- Data records
■ ■ ■ ■ ■

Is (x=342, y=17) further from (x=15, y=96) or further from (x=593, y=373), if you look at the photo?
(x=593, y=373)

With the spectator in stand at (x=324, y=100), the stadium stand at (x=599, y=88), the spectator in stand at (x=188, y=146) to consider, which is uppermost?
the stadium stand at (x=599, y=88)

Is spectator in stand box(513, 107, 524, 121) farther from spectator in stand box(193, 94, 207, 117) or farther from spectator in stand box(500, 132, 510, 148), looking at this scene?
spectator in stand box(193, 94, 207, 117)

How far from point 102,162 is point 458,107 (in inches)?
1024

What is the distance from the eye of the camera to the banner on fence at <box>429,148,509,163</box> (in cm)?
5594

■ ■ ■ ■ ■

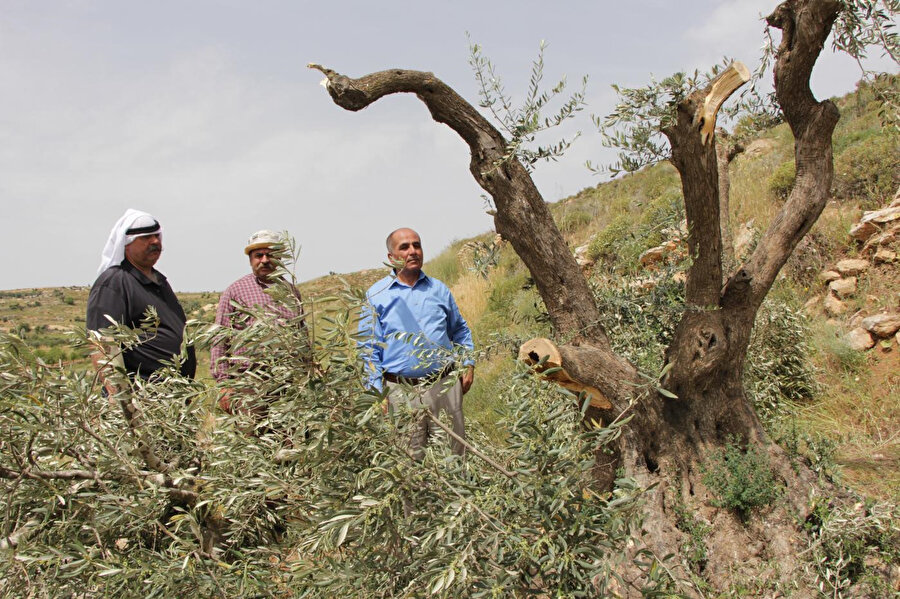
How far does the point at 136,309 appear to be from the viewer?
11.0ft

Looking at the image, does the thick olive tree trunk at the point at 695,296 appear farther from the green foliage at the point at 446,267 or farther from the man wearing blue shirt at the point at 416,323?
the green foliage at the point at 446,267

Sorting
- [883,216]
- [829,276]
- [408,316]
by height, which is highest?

■ ■ ■ ■ ■

- To be done
How many lines in the entries above contain the string "foliage", matching case exactly? Give only the number.

- Output below
2